* begin ENTRIES *
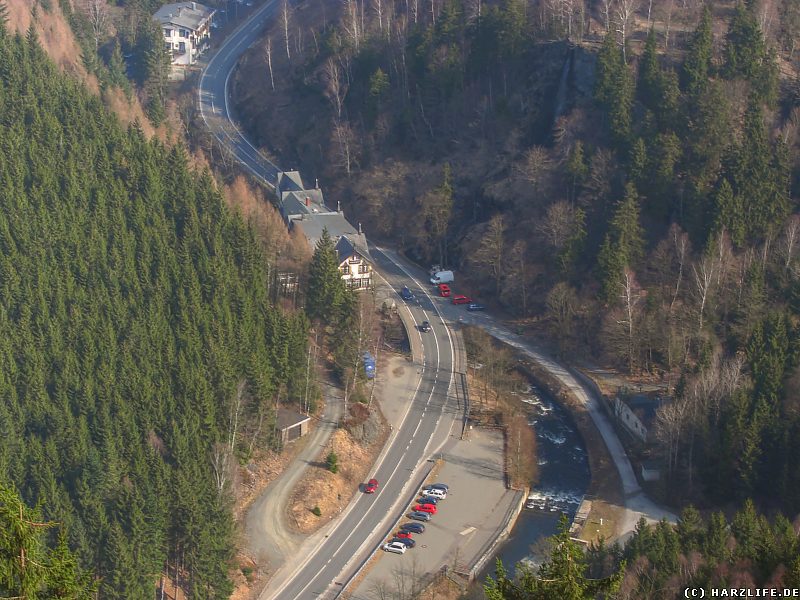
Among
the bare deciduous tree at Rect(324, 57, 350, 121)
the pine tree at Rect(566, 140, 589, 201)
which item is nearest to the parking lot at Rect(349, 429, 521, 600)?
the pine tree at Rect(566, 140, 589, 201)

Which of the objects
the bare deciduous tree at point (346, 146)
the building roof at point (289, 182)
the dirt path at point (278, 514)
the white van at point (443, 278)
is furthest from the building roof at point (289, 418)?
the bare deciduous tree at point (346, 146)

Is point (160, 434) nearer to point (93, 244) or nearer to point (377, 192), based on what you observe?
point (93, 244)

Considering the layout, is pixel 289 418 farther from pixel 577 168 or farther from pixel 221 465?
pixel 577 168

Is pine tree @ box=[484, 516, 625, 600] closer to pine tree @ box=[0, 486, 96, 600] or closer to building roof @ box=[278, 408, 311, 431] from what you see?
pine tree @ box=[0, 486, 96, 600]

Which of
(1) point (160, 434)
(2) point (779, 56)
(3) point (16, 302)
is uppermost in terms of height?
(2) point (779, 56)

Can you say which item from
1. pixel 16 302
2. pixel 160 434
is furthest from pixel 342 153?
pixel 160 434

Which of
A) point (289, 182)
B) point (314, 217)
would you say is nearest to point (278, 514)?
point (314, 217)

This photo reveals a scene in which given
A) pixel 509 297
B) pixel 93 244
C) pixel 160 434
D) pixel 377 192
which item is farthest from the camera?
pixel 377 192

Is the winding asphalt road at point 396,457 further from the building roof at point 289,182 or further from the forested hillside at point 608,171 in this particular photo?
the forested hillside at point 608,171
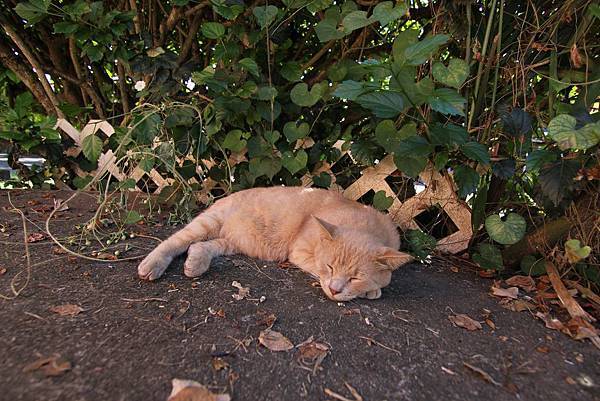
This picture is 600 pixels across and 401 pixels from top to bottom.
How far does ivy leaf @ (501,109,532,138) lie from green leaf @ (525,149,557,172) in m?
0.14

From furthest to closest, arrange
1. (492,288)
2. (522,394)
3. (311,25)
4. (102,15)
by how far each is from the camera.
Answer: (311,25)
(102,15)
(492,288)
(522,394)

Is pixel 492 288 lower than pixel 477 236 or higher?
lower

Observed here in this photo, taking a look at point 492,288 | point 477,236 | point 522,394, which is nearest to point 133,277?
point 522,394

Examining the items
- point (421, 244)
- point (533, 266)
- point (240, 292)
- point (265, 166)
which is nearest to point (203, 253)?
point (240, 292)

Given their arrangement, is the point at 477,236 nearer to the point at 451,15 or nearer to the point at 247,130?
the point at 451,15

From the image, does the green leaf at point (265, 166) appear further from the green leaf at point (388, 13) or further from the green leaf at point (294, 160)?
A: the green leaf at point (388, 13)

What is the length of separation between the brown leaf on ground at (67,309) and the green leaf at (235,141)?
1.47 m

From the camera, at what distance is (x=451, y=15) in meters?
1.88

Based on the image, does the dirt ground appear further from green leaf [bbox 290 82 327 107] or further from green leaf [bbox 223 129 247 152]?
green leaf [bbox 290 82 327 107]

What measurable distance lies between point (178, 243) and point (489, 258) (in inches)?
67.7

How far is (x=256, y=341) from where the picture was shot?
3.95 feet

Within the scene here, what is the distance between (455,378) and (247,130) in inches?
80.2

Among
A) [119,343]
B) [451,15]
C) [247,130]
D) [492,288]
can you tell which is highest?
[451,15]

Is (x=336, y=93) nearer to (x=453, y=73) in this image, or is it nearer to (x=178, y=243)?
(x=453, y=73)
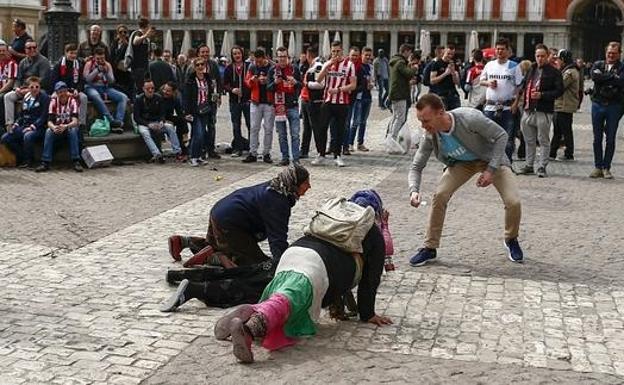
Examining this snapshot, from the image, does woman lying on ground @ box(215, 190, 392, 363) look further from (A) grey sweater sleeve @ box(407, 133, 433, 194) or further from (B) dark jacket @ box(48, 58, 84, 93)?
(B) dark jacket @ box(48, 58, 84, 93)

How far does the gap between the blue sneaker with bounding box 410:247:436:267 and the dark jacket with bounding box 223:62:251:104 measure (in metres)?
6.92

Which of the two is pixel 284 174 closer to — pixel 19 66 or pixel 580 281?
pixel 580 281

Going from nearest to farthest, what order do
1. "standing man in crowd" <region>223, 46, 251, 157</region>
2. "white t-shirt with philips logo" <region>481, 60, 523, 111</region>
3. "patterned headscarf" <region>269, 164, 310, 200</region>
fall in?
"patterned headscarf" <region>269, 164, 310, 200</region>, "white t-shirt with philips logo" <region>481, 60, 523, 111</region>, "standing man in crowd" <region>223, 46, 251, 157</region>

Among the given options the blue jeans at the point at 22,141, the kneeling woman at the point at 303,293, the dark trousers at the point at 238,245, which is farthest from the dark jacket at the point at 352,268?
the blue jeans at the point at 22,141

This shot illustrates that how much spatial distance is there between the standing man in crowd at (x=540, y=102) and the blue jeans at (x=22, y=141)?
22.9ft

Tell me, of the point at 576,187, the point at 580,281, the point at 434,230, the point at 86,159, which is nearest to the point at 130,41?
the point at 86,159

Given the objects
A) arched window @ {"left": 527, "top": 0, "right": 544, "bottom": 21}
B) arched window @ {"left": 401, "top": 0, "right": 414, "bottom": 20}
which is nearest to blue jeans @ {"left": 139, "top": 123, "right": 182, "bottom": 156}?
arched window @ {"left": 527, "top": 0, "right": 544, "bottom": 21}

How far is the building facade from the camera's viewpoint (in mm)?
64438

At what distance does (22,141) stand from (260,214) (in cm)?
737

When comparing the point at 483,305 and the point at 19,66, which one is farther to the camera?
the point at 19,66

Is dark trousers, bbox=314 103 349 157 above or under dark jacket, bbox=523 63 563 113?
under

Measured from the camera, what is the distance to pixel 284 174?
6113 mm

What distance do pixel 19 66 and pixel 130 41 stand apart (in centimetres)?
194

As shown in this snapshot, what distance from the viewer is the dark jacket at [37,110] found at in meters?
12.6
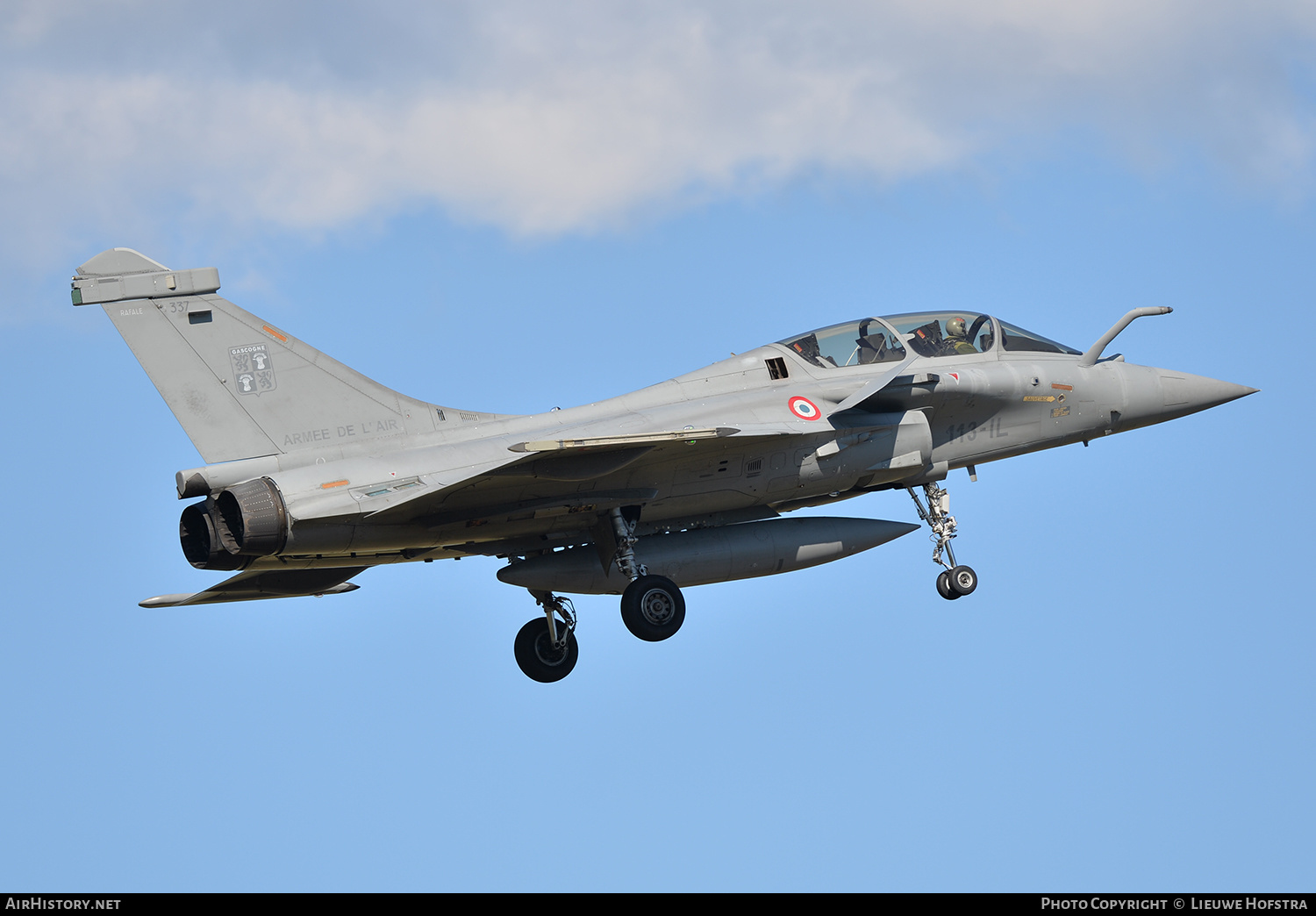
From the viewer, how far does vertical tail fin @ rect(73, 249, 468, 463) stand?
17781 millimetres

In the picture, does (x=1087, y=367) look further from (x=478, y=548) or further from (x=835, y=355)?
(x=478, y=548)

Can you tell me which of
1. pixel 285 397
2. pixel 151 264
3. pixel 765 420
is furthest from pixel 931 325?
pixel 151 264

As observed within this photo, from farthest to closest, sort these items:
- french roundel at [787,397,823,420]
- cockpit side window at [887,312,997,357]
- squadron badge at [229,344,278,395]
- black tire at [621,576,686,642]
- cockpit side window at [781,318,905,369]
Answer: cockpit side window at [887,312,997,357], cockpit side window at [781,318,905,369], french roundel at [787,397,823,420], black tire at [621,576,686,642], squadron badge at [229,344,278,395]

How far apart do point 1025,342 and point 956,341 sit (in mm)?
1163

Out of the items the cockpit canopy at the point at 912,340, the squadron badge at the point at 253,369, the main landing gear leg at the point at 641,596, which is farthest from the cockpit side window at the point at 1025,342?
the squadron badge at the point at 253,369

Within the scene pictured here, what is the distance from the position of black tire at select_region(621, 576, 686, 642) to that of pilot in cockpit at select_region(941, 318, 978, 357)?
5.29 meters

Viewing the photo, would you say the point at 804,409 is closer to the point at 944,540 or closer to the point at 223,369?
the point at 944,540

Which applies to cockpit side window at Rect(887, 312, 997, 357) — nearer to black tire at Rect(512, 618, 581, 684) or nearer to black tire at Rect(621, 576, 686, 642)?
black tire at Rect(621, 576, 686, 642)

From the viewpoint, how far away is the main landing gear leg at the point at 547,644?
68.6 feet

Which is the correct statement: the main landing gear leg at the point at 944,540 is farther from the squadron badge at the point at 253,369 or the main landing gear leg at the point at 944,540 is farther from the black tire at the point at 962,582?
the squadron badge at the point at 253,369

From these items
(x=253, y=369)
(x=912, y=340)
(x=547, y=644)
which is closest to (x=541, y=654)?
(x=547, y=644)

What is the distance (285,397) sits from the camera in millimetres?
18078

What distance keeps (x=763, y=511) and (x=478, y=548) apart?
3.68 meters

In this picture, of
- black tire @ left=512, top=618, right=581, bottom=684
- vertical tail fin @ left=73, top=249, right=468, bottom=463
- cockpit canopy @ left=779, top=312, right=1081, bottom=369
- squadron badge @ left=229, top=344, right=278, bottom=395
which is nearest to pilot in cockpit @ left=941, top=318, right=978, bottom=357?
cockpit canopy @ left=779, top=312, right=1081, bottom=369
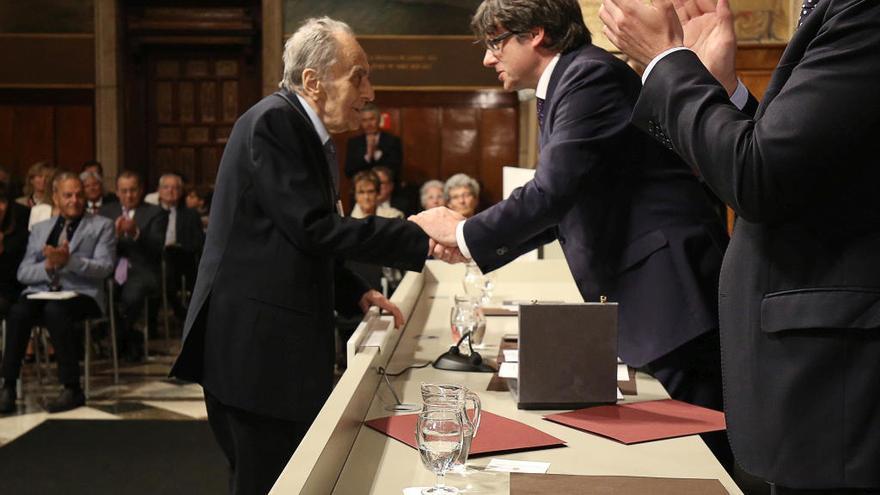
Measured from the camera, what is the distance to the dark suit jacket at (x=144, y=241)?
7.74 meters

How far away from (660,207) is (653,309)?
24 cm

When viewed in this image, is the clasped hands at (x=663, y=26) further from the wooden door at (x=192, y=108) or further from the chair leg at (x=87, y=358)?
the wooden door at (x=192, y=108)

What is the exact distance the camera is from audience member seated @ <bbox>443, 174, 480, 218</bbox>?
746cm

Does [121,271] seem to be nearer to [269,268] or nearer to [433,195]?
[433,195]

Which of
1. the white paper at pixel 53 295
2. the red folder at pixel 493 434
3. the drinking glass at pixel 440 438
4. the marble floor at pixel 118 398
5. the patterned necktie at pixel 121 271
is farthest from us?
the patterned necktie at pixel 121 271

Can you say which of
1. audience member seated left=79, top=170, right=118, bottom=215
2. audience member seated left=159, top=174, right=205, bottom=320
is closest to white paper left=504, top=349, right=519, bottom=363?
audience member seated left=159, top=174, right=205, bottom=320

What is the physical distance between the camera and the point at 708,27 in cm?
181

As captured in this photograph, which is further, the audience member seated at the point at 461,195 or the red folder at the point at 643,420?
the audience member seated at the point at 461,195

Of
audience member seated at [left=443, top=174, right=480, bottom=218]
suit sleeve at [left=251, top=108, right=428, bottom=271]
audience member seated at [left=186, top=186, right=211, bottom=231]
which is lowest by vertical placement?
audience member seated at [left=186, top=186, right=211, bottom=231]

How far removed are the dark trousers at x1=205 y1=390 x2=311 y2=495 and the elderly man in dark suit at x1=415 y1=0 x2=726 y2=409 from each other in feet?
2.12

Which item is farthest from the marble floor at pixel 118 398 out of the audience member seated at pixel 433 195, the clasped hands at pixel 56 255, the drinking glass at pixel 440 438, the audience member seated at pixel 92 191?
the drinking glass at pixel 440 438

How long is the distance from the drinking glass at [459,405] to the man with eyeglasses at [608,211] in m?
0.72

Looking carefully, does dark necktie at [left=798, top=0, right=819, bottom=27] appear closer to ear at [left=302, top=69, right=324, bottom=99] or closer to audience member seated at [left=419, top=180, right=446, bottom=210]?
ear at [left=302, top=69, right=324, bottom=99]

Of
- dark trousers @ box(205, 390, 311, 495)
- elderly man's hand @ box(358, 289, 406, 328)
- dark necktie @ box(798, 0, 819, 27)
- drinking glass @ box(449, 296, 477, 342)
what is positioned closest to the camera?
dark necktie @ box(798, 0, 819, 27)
* end ENTRIES *
**TASK STATEMENT:** Your task is to return, exactly and on their own, the lines from the one containing "Can you say which of" through the last line of the listing.

**SOLVED EXERCISE:**
Can you say which of
1. audience member seated left=79, top=170, right=118, bottom=215
2. audience member seated left=159, top=174, right=205, bottom=320
is closest to white paper left=504, top=349, right=519, bottom=363?
audience member seated left=159, top=174, right=205, bottom=320

What is the physical distance between the camera and the point at 708,27 in cm?
181

As captured in this photograph, which is further, the audience member seated at the point at 461,195 or the red folder at the point at 643,420?
the audience member seated at the point at 461,195

Of
audience member seated at [left=443, top=174, right=480, bottom=218]
suit sleeve at [left=251, top=108, right=428, bottom=271]
audience member seated at [left=186, top=186, right=211, bottom=231]
which is lowest by vertical placement?
audience member seated at [left=186, top=186, right=211, bottom=231]

How far removed are the dark trousers at x1=205 y1=390 x2=311 y2=495 and the elderly man in dark suit at x1=415 y1=0 x2=726 y2=409 from each other in feet?
2.12

Which item is farthest from the marble floor at pixel 118 398 out of the audience member seated at pixel 433 195, the clasped hands at pixel 56 255, the drinking glass at pixel 440 438, the audience member seated at pixel 92 191?
the drinking glass at pixel 440 438

How long is the distance from the drinking glass at [459,405] to the man with eyeglasses at [608,211] in m?
0.72

Looking carefully, does dark necktie at [left=798, top=0, right=819, bottom=27] appear closer to ear at [left=302, top=69, right=324, bottom=99] or closer to audience member seated at [left=419, top=180, right=446, bottom=210]?
ear at [left=302, top=69, right=324, bottom=99]

Of
- dark trousers @ box(205, 390, 311, 495)
- elderly man's hand @ box(358, 289, 406, 328)
- dark necktie @ box(798, 0, 819, 27)
- drinking glass @ box(449, 296, 477, 342)
what is positioned closest to the camera?
dark necktie @ box(798, 0, 819, 27)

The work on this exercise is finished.